If the drill mud can plug the leaking well, engineers will then cap it with cement.
An Emotional State on the Gulf Coast
Fishermen in the region are apparently getting sick because of the tainted waters. At least seven fishermen working to clean the spill for BP were hospitalized Wednesday and dozens of others have complained of similar symptoms after inhaling the noxious fumes: nausea, headaches, and dizziness.
"I'm mad as hell. I want everyone to know that. If they [the federal government] want a bigger role they can do that," fisherman A.C. Cooper told ABC News.
Allen said the government hired local fishermen to help with the cleanup and also to provide them with job opportunities. He said toxicologists are looking at what might be behind the fishermen's sickness, including food sources. But environmentalists say more needs to be done in ensuring the health of local fishermen.
Obama held a nearly hour-long news conference Thursday to announce that planned oil exploration in the Gulf coast and off the Atlantic Coast will be cancelled and a six-month moratorium will be placed on new, deepwater drilling permits.

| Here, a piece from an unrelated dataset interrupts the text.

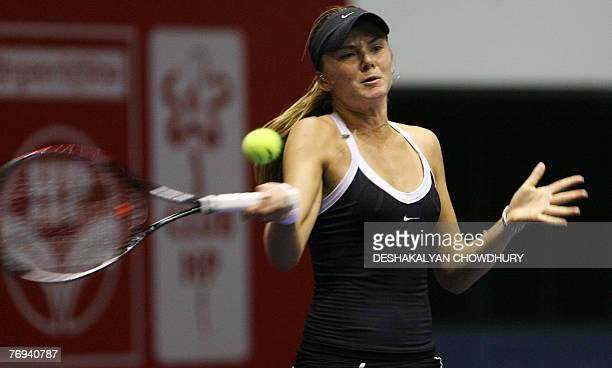 Tennis player Daniela Hantuchova of Slovakia plays a shot to Yung Jan Chan of Taipei during a quarter final round match of the Sunfeast Open 2007 a...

The president also pushed back against critics who say the federal government didn't act quickly enough.
"Those who think that we were either slow on our response or lacked urgency don't know the facts," Obama said. "This has been our highest priority since this crisis occurred."
At the same time, he also took responsibility, saying the federal government is in charge of containing the oil spill, not BP.
"I take responsibility," he said."It is my job to make sure that everything is done to shut this down."
A USA Today/Gallup poll released Thursday showed that 6 in 10 Americans say the government is doing a "poor" job on the oil spill.
ABC News' Matt Gutman, Jeffrey Kofman, Jake Tapper and Karen Travers contributed to this report.